After my warm-up, I felt ready for my favorite lift, the Silver Belt, up to the top of 8,383-foot Mt. Lincoln. The run, right beneath the lift, has the best powder and the most bumps, because it is too steep to groom. The upper gully has some narrow chutes and a great half-pipe, if you’re in the mood. The trouble with the run is that everyone on the lift has a ringside view of the action. It’s tough to walk into the lodge bar--the Belt Room, a gracious old place decorated with antique skis and photos from Sugar Bowl’s past--when half the room has seen you sidestepping down the mountain.

Back at the lodge, we sipped hot buttered rum in the bar, then went up to change for dinner. “Appropriate attire” is still required in the dining room and bar after 6 p.m. At one time, that meant dresses for women and jackets for men. More casual attire is allowed now, but jeans and ski clothes remain forbidden. The dining room is a delightful place, dominated by a huge fireplace radiating warmth. We dined on smoked salmon and blackened swordfish, and sipped white wine from the extensive wine cellar. I went to sleep that night feeling that I was exactly where I should be, and that all was right with the world--or at least with the ski world.
____________
> [Description of the task]
According to the Sugar Bowl ski passage, how high is Mt. Lincoln?

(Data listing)
____________
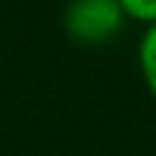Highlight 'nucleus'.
Segmentation results:
<instances>
[{"label": "nucleus", "mask_w": 156, "mask_h": 156, "mask_svg": "<svg viewBox=\"0 0 156 156\" xmlns=\"http://www.w3.org/2000/svg\"><path fill=\"white\" fill-rule=\"evenodd\" d=\"M137 63H140V74H143L145 88L156 99V25H145V33L137 47Z\"/></svg>", "instance_id": "nucleus-2"}, {"label": "nucleus", "mask_w": 156, "mask_h": 156, "mask_svg": "<svg viewBox=\"0 0 156 156\" xmlns=\"http://www.w3.org/2000/svg\"><path fill=\"white\" fill-rule=\"evenodd\" d=\"M126 11L118 0H71L63 11L66 33L85 47H99L123 30Z\"/></svg>", "instance_id": "nucleus-1"}, {"label": "nucleus", "mask_w": 156, "mask_h": 156, "mask_svg": "<svg viewBox=\"0 0 156 156\" xmlns=\"http://www.w3.org/2000/svg\"><path fill=\"white\" fill-rule=\"evenodd\" d=\"M129 19L143 25H156V0H118Z\"/></svg>", "instance_id": "nucleus-3"}]
</instances>
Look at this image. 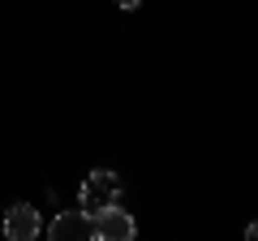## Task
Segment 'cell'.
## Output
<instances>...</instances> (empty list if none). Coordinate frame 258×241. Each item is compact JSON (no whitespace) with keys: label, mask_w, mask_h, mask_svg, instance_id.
<instances>
[{"label":"cell","mask_w":258,"mask_h":241,"mask_svg":"<svg viewBox=\"0 0 258 241\" xmlns=\"http://www.w3.org/2000/svg\"><path fill=\"white\" fill-rule=\"evenodd\" d=\"M116 5H120V9H138L142 0H116Z\"/></svg>","instance_id":"obj_5"},{"label":"cell","mask_w":258,"mask_h":241,"mask_svg":"<svg viewBox=\"0 0 258 241\" xmlns=\"http://www.w3.org/2000/svg\"><path fill=\"white\" fill-rule=\"evenodd\" d=\"M116 194H120V176L108 172V168H95V172L82 181V211L86 215L103 211V207L116 203Z\"/></svg>","instance_id":"obj_1"},{"label":"cell","mask_w":258,"mask_h":241,"mask_svg":"<svg viewBox=\"0 0 258 241\" xmlns=\"http://www.w3.org/2000/svg\"><path fill=\"white\" fill-rule=\"evenodd\" d=\"M52 237L56 241H91L95 228H91V215L78 207V211H60L52 220Z\"/></svg>","instance_id":"obj_3"},{"label":"cell","mask_w":258,"mask_h":241,"mask_svg":"<svg viewBox=\"0 0 258 241\" xmlns=\"http://www.w3.org/2000/svg\"><path fill=\"white\" fill-rule=\"evenodd\" d=\"M5 237H9V241L39 237V211H35V207H26V203L9 207V215H5Z\"/></svg>","instance_id":"obj_4"},{"label":"cell","mask_w":258,"mask_h":241,"mask_svg":"<svg viewBox=\"0 0 258 241\" xmlns=\"http://www.w3.org/2000/svg\"><path fill=\"white\" fill-rule=\"evenodd\" d=\"M91 228H95L99 241H129L134 232H138V224H134L129 211H120V207L112 203V207H103V211L91 215Z\"/></svg>","instance_id":"obj_2"}]
</instances>
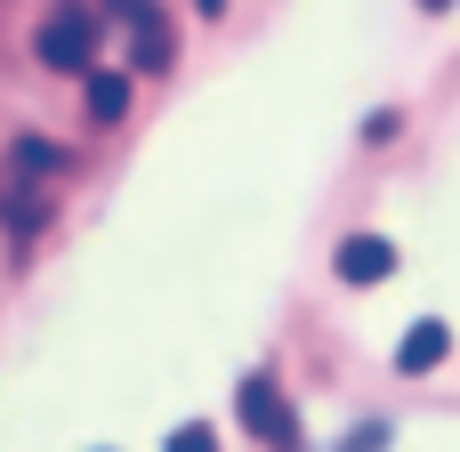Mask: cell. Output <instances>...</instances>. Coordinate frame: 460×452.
<instances>
[{
	"mask_svg": "<svg viewBox=\"0 0 460 452\" xmlns=\"http://www.w3.org/2000/svg\"><path fill=\"white\" fill-rule=\"evenodd\" d=\"M81 81H89V121H121V113H129V89H137L129 73H105V65H89Z\"/></svg>",
	"mask_w": 460,
	"mask_h": 452,
	"instance_id": "cell-6",
	"label": "cell"
},
{
	"mask_svg": "<svg viewBox=\"0 0 460 452\" xmlns=\"http://www.w3.org/2000/svg\"><path fill=\"white\" fill-rule=\"evenodd\" d=\"M243 429L267 452H299V421H291V404L275 396V380H243Z\"/></svg>",
	"mask_w": 460,
	"mask_h": 452,
	"instance_id": "cell-2",
	"label": "cell"
},
{
	"mask_svg": "<svg viewBox=\"0 0 460 452\" xmlns=\"http://www.w3.org/2000/svg\"><path fill=\"white\" fill-rule=\"evenodd\" d=\"M40 210H49V202H40L32 186H16V162H8V170H0V218H8L16 235H32V226H40Z\"/></svg>",
	"mask_w": 460,
	"mask_h": 452,
	"instance_id": "cell-7",
	"label": "cell"
},
{
	"mask_svg": "<svg viewBox=\"0 0 460 452\" xmlns=\"http://www.w3.org/2000/svg\"><path fill=\"white\" fill-rule=\"evenodd\" d=\"M8 162H16L24 178H49V170H65V154H57L49 137H16V154H8Z\"/></svg>",
	"mask_w": 460,
	"mask_h": 452,
	"instance_id": "cell-8",
	"label": "cell"
},
{
	"mask_svg": "<svg viewBox=\"0 0 460 452\" xmlns=\"http://www.w3.org/2000/svg\"><path fill=\"white\" fill-rule=\"evenodd\" d=\"M332 275L356 283V291H364V283H388V275H396V243H388V235H348V243L332 251Z\"/></svg>",
	"mask_w": 460,
	"mask_h": 452,
	"instance_id": "cell-3",
	"label": "cell"
},
{
	"mask_svg": "<svg viewBox=\"0 0 460 452\" xmlns=\"http://www.w3.org/2000/svg\"><path fill=\"white\" fill-rule=\"evenodd\" d=\"M121 16H129V73H162V65H170V24H162V8H154V0H121Z\"/></svg>",
	"mask_w": 460,
	"mask_h": 452,
	"instance_id": "cell-4",
	"label": "cell"
},
{
	"mask_svg": "<svg viewBox=\"0 0 460 452\" xmlns=\"http://www.w3.org/2000/svg\"><path fill=\"white\" fill-rule=\"evenodd\" d=\"M445 348H453V332H445L437 315H420V323L404 332V348H396V372H412V380H420V372H437V364H445Z\"/></svg>",
	"mask_w": 460,
	"mask_h": 452,
	"instance_id": "cell-5",
	"label": "cell"
},
{
	"mask_svg": "<svg viewBox=\"0 0 460 452\" xmlns=\"http://www.w3.org/2000/svg\"><path fill=\"white\" fill-rule=\"evenodd\" d=\"M162 452H218V437L202 429V421H186V429H170V445Z\"/></svg>",
	"mask_w": 460,
	"mask_h": 452,
	"instance_id": "cell-9",
	"label": "cell"
},
{
	"mask_svg": "<svg viewBox=\"0 0 460 452\" xmlns=\"http://www.w3.org/2000/svg\"><path fill=\"white\" fill-rule=\"evenodd\" d=\"M420 8H429V16H445V8H453V0H420Z\"/></svg>",
	"mask_w": 460,
	"mask_h": 452,
	"instance_id": "cell-10",
	"label": "cell"
},
{
	"mask_svg": "<svg viewBox=\"0 0 460 452\" xmlns=\"http://www.w3.org/2000/svg\"><path fill=\"white\" fill-rule=\"evenodd\" d=\"M32 49H40L49 73H89V57H97V16H89V8H57Z\"/></svg>",
	"mask_w": 460,
	"mask_h": 452,
	"instance_id": "cell-1",
	"label": "cell"
}]
</instances>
____________
> [Response to the exercise]
8,383 feet